— А как же все свидетели?

— Никаких свидетелей не было.

— Люди в окнах через дорогу. Мы были у них как на ладони.

— О нет! — успокаивающе затряс Беззаконец головой в косичках. — Эти окна просвечивают только в одну сторону. У меня были такие же.

— Значит, никто не видел?

— Никто. А даже если бы и видели… Он пытался убить нас. То была самооборона, Феликс.

— Не хочет ли кто-нибудь из вас, милые мои, чаю? — предложила наша хозяйка.

— С удовольствием съел бы английский завтрак, если он у вас есть, мэм, — признался я.

Она улыбнулась:

— Арч, он мне нравится. Ты держись за него.

— Красотка, он не хочет работать у меня.
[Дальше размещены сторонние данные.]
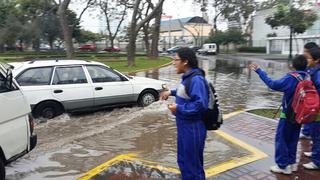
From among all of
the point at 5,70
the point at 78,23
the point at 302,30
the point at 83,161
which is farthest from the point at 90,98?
the point at 78,23

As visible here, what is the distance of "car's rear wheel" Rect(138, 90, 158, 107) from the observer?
12104 mm

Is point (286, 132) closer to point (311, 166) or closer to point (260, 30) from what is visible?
point (311, 166)

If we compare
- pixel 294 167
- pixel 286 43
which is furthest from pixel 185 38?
pixel 294 167

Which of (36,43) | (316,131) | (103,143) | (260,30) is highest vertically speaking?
(260,30)

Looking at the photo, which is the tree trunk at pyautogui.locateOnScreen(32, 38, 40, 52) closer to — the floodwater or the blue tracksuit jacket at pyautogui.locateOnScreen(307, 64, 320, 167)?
the floodwater

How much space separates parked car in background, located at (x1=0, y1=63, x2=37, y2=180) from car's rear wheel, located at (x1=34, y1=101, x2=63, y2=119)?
4457 mm

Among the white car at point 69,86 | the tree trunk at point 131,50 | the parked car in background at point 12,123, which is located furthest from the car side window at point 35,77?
the tree trunk at point 131,50

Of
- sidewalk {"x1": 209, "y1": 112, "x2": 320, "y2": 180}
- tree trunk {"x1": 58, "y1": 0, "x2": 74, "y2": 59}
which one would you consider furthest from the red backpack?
tree trunk {"x1": 58, "y1": 0, "x2": 74, "y2": 59}

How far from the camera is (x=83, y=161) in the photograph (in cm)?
715

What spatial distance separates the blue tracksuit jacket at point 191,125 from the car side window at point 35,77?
249 inches

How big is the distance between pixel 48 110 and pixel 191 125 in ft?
21.4

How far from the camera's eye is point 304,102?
5723 millimetres

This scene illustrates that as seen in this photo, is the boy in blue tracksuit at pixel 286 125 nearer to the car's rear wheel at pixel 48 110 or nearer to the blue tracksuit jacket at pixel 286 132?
the blue tracksuit jacket at pixel 286 132

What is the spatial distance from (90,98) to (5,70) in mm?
5167
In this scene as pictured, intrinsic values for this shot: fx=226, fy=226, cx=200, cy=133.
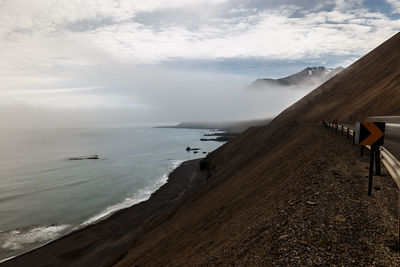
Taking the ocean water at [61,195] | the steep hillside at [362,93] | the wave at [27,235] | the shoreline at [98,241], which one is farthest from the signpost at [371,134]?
the steep hillside at [362,93]

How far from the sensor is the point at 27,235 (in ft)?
88.9

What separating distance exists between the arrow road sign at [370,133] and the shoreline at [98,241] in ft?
57.9

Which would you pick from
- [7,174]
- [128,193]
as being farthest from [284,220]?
[7,174]

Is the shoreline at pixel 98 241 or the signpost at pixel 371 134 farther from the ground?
the signpost at pixel 371 134

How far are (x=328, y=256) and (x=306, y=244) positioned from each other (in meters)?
0.54

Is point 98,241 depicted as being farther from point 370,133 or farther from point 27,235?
point 370,133

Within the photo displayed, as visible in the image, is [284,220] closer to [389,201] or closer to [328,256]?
[328,256]

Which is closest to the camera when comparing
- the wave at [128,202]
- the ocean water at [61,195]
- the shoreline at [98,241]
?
the shoreline at [98,241]

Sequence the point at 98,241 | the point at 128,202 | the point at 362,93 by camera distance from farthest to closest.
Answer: the point at 362,93 < the point at 128,202 < the point at 98,241

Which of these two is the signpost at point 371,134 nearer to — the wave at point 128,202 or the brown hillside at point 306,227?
the brown hillside at point 306,227

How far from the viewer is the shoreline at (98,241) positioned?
21.0 meters

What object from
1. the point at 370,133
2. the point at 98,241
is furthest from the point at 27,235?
the point at 370,133

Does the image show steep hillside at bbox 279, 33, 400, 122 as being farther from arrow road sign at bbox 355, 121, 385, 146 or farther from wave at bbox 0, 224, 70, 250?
wave at bbox 0, 224, 70, 250

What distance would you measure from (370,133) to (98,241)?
26.2 meters
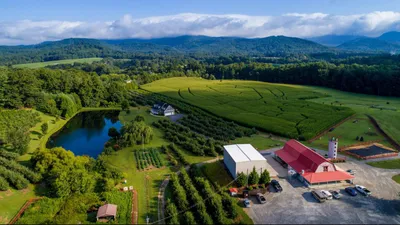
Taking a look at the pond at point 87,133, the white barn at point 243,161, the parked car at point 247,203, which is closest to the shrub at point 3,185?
the pond at point 87,133

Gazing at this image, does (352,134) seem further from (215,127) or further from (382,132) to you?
(215,127)

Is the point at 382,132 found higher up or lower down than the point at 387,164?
higher up

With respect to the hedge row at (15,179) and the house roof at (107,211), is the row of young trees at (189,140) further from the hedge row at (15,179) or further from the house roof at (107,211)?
the hedge row at (15,179)

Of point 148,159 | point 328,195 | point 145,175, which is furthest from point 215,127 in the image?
point 328,195

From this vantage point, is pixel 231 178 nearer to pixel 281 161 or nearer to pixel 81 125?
pixel 281 161

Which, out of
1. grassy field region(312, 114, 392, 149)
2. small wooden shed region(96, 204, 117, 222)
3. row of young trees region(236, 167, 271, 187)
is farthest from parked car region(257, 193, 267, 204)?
grassy field region(312, 114, 392, 149)

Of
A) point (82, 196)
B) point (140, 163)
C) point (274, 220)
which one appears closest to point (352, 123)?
point (274, 220)

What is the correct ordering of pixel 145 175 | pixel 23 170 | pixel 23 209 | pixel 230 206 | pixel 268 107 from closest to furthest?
pixel 230 206 < pixel 23 209 < pixel 23 170 < pixel 145 175 < pixel 268 107
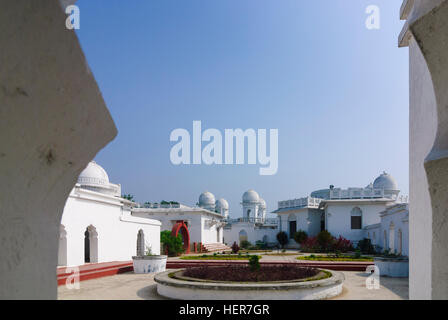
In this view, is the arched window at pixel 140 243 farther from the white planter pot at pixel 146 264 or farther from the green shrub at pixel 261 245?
the green shrub at pixel 261 245

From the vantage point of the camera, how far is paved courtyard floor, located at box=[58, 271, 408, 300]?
31.6 ft

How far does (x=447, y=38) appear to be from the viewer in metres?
1.85

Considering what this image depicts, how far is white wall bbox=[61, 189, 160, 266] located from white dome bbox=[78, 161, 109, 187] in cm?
286

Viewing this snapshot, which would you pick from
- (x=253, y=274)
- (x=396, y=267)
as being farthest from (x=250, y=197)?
(x=253, y=274)

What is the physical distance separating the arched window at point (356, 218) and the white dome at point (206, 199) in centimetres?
1883

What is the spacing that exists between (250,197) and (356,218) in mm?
17734

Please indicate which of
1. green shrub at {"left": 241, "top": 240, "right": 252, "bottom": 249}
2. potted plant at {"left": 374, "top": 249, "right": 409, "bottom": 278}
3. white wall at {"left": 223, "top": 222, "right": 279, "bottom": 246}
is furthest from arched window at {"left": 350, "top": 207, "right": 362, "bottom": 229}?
potted plant at {"left": 374, "top": 249, "right": 409, "bottom": 278}

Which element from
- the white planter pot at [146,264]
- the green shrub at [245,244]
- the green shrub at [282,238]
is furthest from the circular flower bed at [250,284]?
the green shrub at [245,244]

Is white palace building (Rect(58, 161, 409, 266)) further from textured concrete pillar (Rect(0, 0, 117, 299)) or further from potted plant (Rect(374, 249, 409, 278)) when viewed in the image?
textured concrete pillar (Rect(0, 0, 117, 299))

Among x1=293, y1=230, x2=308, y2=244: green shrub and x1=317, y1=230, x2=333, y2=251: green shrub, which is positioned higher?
x1=317, y1=230, x2=333, y2=251: green shrub

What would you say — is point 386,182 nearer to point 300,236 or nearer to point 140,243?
point 300,236

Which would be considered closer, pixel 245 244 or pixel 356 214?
pixel 356 214

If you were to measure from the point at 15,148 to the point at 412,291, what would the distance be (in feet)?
A: 13.9

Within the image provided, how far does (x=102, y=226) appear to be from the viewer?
16359mm
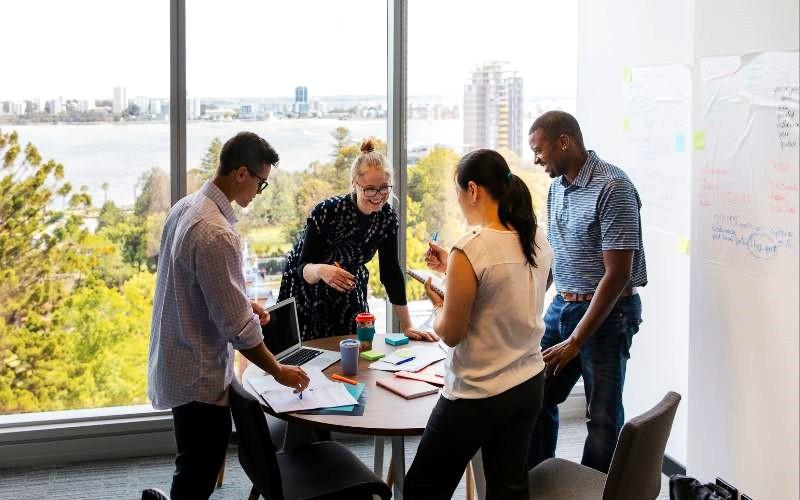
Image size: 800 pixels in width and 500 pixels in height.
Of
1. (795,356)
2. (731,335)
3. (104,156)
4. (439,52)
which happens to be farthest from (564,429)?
(104,156)

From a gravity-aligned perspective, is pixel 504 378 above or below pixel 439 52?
below

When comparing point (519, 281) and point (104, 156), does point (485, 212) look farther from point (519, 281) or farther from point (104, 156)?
point (104, 156)

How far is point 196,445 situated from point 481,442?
85 cm

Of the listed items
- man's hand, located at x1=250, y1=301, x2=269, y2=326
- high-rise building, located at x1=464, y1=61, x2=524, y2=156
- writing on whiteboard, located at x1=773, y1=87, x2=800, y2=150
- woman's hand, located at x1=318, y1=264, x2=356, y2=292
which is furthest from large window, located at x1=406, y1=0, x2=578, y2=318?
writing on whiteboard, located at x1=773, y1=87, x2=800, y2=150

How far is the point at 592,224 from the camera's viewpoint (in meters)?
3.17

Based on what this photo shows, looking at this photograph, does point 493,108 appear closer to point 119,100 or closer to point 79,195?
point 119,100

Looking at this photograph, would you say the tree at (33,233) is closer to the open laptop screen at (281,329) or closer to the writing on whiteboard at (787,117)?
the open laptop screen at (281,329)

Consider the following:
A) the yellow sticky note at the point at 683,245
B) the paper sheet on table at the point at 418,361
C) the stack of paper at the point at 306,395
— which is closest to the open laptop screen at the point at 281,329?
the stack of paper at the point at 306,395

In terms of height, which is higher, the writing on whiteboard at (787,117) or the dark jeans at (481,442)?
the writing on whiteboard at (787,117)

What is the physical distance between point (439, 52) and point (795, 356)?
2246mm

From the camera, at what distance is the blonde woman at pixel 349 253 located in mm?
3359

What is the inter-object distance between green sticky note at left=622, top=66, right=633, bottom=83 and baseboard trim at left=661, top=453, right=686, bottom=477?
5.74ft

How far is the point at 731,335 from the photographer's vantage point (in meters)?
3.31

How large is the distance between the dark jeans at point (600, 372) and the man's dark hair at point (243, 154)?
1.32m
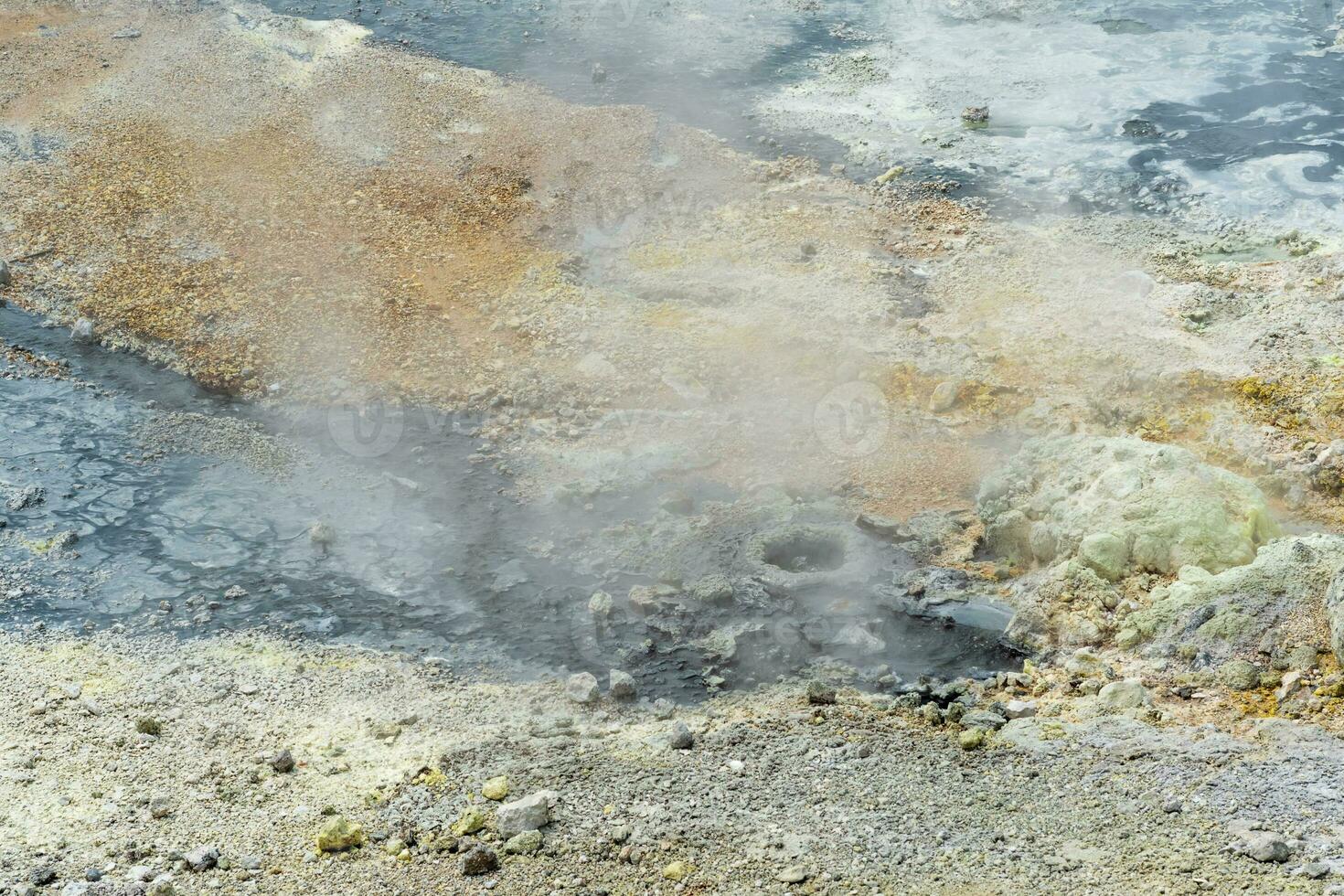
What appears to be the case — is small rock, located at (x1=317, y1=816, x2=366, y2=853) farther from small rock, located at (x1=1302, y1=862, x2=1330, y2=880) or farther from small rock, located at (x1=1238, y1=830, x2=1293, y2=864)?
small rock, located at (x1=1302, y1=862, x2=1330, y2=880)

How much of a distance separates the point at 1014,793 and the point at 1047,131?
996 centimetres

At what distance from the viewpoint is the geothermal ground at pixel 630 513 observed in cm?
517

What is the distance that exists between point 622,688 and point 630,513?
6.55 feet

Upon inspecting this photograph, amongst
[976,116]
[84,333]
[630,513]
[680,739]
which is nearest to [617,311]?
[630,513]

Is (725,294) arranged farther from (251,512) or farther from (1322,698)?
(1322,698)

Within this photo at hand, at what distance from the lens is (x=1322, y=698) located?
223 inches

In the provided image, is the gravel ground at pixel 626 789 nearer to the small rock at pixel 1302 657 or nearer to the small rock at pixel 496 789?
the small rock at pixel 496 789

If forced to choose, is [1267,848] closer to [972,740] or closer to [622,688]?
[972,740]

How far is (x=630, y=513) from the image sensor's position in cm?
840

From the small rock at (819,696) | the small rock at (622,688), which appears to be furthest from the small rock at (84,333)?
the small rock at (819,696)

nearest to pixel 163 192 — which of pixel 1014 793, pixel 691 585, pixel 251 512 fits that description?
pixel 251 512

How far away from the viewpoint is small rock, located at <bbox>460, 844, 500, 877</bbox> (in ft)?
16.1

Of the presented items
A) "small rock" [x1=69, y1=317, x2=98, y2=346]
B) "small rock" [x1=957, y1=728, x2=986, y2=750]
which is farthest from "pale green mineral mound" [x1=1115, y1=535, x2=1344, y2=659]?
"small rock" [x1=69, y1=317, x2=98, y2=346]

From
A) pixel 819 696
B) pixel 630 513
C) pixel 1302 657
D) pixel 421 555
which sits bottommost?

Считает, что это чересчур опасно.

Женщина опять улыбнулась:

— Тебе зеленого чая?

Беззаконец кивнул, и она покинула гостиную.

— Как вы ее назвали? — промямлил я.

— Красотка.

— Красотка Вторник?

— Она тебя еще не спрашивала, католик ты или нет?

Мне почему-то в голову не приходило, что Красотка Вторник — реальный человек. Во всяком случае, не миловидная средних лет женщина, живущая в обычном, как у рабочих, доме.

— Если спросит, — продолжал Беззаконец, — скажи, что родители — да, а сам ты отступил от веры.

— Заметано.

— Теперь поговорим-ка о том, что нам предстоит сделать вечером.

— Сегодня вечером? Я ничего не собираюсь делать с вами ни вечером, ни в какое другое время. Вы убили того человека.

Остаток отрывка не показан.